When array-based layout is being done, implicit connections exist where two cells abut. These connections must be explicit for Electric to maintain its topological view of the circuit. To help do this, two stitching functions exist for the explicit connection of implicitly joined circuitry. The auto-stitcher looks for connection sites that adjoin or overlap geometrically and connects them explicitly. The mimic-stitcher watches user activity as wires are placed, and creates other wires in similar situations throughout the layout. These two stitchers work incrementally, adding wires as they are needed.
Electric has a one-dimensional compacter that can work in a batch style or can function incrementally. When turned on, it adjusts the layout to its minimal design-rule separation. If the compacter remains on, it will close up the circuit when objects are deleted and will spread open the layout to make room for new components.
There are two Programmable-Logic-Array generators in Electric: one specifically tailored for nMOS layout and another that is a general-purpose tiling engine. Both work from personality tables that describe an array of elements. The nMOS PLA generator produces all the surrounding circuitry, including drivers and power connections, so that a complete functioning module is available. The general-purpose PLA generator produces only those arrays of logic without any interconnect. However, it works from a user-specified library of array elements and orientation examples, so this library can include any peripheral circuitry.
The QUISC silicon compiler accepts a structural VHDL description of a circuit and a standard cell library. It compiles the VHDL to a netlist, places the standard cells, and routes them to create layout for the VHDL [Kostiuk].
The VHDL compiler is particularly interesting because it is able to produce a number of different netlist formats, and it can therefore drive the simulator as well as the silicon compiler. Also, the VHDL compiler can function in reverse, generating VHDL from a schematic. Therefore, users who wish to simulate or build layout from a schematic can do so easily.
The compensation system adjusts geometry to account for process-specific manufacturing effects. It can understand actual process features (such as laser writer parameters) and adjusts geometry properly, regardless of the direction of compensation. The system even understands interior versus exterior geometry and knows to move edges differently if they are defining a hole.
There is a network-maintainer tool that merely propagates node information throughout the circuit whenever a change is made. It keeps lists of net names and can highlight any connected path.
Many other tools could fit easily in Electric: Analysis tools such as power estimation, timing verification, and test-vector generation would all be useful. More synthesis tools such as floor-planners and better routers will someday be added. Not only is the list of different tools unbounded, but the number of tools in a given class can grow to accommodate experimental versions of any CAD algorithm. Electric's integration scheme is designed to be able to incorporate modularly any VLSI CAD tool.

WHAT THE TASK REQUIRES » Decide whether each statement below agrees with the passage on Electric's tools, answering yes or no and quoting the deciding words of the passage. 1. The general-purpose PLA generator produces the drivers and power connections around the array. 2. Electric's compacter works in one dimension. 3. The VHDL compiler can generate VHDL from a schematic.

Stored items from a collection:
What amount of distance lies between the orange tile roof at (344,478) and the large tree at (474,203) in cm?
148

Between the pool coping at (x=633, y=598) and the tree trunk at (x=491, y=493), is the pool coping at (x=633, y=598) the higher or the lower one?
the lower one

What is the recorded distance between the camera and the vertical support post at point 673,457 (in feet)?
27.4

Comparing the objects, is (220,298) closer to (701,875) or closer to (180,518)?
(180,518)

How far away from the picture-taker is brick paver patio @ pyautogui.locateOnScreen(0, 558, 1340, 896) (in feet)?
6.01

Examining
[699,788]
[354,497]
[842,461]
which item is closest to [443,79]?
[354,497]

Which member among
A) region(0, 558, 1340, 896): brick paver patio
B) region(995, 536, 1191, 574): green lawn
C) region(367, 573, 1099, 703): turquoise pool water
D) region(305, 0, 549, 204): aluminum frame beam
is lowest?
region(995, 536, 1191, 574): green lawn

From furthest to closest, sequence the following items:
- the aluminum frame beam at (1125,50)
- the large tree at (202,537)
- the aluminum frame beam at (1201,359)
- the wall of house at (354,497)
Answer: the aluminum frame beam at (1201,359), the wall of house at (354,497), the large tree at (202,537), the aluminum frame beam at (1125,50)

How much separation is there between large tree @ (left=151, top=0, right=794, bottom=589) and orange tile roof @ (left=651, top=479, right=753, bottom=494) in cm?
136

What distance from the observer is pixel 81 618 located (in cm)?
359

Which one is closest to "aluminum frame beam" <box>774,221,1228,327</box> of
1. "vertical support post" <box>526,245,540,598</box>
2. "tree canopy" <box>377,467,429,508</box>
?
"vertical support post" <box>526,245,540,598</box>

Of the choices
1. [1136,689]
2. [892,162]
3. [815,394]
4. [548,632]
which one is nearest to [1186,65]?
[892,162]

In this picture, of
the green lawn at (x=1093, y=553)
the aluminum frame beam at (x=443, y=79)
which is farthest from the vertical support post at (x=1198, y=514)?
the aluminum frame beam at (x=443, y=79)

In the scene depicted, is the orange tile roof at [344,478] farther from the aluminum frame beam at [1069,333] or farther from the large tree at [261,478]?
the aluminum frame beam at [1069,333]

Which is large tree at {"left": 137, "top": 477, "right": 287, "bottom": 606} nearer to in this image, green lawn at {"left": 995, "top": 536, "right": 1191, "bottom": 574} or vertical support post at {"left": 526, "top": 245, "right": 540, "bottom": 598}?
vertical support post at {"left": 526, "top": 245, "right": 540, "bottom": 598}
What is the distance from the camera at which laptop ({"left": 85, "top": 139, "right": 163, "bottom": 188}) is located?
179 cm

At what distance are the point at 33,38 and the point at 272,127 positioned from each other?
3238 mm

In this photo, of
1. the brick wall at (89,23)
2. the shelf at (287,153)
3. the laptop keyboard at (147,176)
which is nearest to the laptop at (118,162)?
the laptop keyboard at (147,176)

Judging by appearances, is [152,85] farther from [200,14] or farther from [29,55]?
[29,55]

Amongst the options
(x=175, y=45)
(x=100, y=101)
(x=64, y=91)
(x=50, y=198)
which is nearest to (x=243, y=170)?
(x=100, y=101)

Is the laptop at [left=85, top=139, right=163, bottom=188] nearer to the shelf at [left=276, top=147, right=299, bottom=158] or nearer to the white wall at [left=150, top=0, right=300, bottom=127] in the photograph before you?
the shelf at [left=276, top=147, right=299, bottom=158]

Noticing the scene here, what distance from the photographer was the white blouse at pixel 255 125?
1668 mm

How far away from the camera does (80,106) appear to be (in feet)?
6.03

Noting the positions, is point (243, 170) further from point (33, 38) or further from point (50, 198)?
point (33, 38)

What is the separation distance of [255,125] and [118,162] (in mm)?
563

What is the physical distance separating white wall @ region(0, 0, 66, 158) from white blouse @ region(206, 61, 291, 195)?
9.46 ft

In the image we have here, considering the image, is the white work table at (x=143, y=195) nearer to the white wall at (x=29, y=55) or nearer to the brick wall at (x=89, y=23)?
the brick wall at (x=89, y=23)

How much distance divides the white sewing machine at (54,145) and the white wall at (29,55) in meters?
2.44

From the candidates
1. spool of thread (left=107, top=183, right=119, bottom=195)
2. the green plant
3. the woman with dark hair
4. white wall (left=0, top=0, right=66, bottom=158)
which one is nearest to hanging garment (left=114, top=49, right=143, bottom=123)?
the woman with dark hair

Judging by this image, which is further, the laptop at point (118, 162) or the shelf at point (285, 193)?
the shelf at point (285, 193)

==

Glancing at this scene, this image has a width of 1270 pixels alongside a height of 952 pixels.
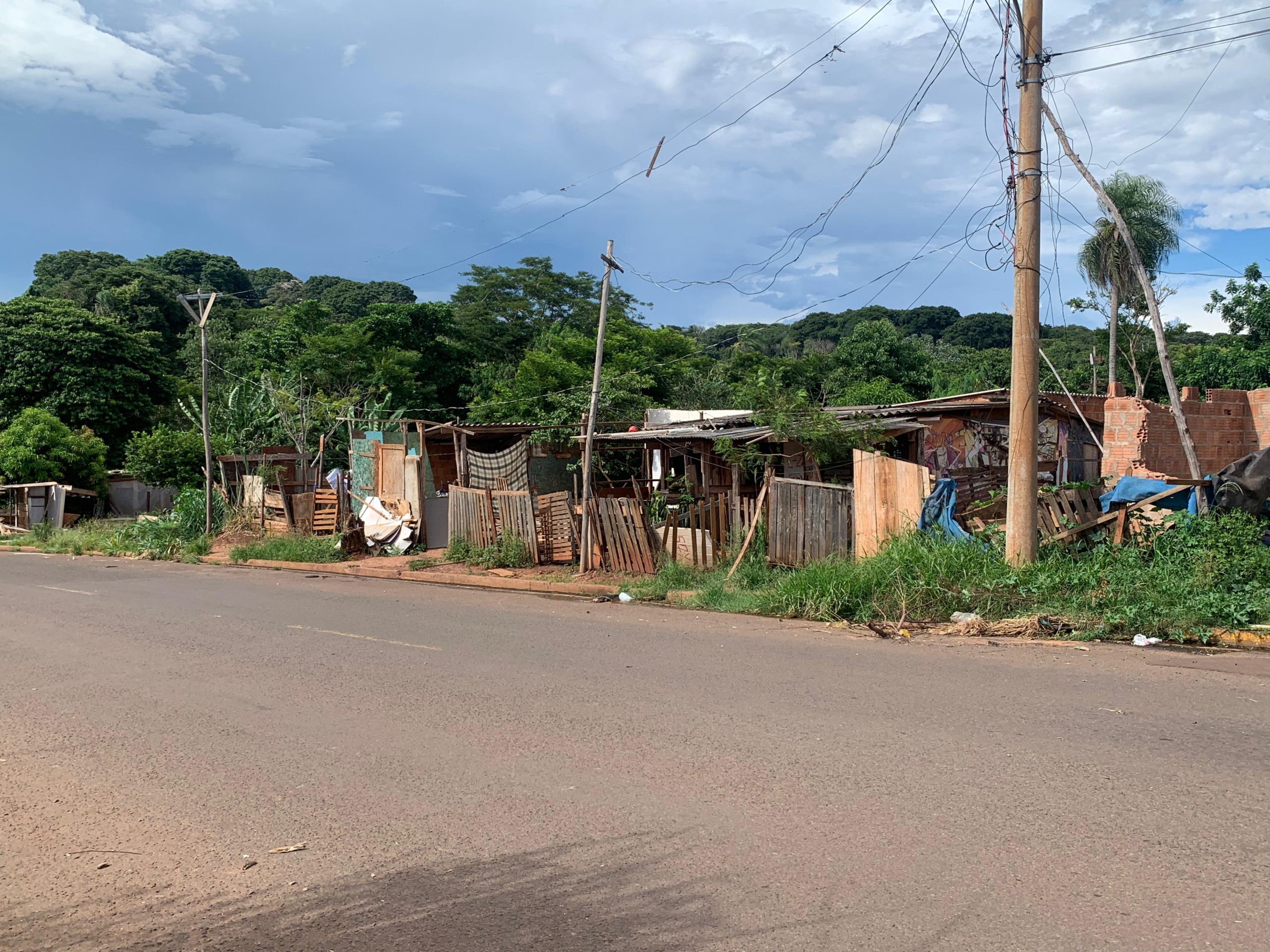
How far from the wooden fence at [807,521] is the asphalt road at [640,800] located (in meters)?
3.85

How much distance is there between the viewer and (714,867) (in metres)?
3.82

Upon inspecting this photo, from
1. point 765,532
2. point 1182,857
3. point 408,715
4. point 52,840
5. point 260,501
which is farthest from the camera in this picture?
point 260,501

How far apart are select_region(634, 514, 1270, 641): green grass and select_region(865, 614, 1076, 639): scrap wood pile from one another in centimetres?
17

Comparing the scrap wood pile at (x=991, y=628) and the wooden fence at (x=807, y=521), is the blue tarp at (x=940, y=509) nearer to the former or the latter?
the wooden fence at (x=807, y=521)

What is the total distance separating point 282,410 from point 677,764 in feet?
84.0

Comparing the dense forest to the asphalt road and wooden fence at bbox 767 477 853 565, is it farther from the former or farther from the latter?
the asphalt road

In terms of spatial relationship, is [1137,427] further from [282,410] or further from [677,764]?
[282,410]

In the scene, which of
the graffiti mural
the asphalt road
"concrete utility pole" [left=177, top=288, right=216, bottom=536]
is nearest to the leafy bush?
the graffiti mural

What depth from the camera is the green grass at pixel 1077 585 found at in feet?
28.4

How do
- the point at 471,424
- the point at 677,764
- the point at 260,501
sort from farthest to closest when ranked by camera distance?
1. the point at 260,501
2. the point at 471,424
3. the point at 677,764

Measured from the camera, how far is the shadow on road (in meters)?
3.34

ANSWER BELOW »
1. No: "The general-purpose PLA generator produces only those arrays of logic without any interconnect."
2. Yes: "Electric has a one-dimensional compacter"
3. Yes: "the VHDL compiler can function in reverse, generating VHDL from a schematic."